§ **AVAILABLE RECORDS**:
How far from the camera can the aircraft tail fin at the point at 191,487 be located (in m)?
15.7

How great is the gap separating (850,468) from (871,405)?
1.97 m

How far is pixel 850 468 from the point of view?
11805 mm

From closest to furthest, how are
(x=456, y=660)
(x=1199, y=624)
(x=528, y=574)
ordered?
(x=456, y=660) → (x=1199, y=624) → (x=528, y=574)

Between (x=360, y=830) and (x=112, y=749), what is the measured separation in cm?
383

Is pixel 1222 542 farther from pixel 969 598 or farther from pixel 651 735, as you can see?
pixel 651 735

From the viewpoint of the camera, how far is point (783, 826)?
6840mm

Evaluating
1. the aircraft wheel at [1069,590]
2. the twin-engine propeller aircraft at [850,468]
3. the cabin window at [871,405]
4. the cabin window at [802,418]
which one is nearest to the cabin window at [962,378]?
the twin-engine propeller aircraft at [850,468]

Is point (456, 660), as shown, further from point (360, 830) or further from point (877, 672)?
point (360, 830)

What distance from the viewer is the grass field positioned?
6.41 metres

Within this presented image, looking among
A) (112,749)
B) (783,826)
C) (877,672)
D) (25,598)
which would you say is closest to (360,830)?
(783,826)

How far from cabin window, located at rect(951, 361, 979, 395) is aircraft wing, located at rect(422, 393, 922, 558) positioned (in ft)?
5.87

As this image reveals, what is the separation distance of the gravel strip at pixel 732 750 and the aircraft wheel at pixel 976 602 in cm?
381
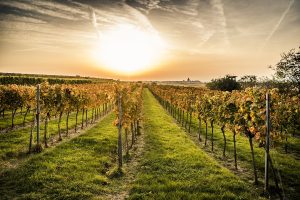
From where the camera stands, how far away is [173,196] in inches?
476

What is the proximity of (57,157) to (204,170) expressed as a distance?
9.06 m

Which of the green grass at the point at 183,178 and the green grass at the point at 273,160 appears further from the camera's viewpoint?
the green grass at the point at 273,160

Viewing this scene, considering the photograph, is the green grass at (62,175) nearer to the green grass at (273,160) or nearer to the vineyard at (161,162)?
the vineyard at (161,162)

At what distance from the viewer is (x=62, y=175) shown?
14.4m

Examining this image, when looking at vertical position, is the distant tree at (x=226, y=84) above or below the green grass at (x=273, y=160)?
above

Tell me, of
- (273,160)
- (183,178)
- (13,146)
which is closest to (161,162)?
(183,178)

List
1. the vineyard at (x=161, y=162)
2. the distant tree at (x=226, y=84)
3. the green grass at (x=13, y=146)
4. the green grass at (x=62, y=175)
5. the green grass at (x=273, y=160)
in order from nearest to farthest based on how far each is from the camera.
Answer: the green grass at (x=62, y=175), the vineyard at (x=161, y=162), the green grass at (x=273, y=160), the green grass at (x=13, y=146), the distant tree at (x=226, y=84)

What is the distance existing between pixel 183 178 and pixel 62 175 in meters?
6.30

--

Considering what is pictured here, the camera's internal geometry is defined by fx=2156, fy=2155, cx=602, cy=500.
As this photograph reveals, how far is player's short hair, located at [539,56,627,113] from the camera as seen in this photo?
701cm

§ **DIRECTIONS**:
Please select and copy out every row above that contains the string "this". Case counts, so a match must have the same capitalization.

§ **EXERCISE OUTPUT**:
Within this presented image, looking among
As this image reveals, what is the separation distance of the gravel strip at pixel 732 750 and the aircraft wheel at pixel 976 602 in cm?
Viewing this scene, considering the photograph, is the green grass at (62,175) nearer to the green grass at (273,160) or nearer to the vineyard at (161,162)?
Examining this image, when looking at vertical position, is the distant tree at (x=226, y=84) above or below the green grass at (x=273, y=160)?
As this photograph reveals, how far is player's short hair, located at [539,56,627,113] from the camera as seen in this photo?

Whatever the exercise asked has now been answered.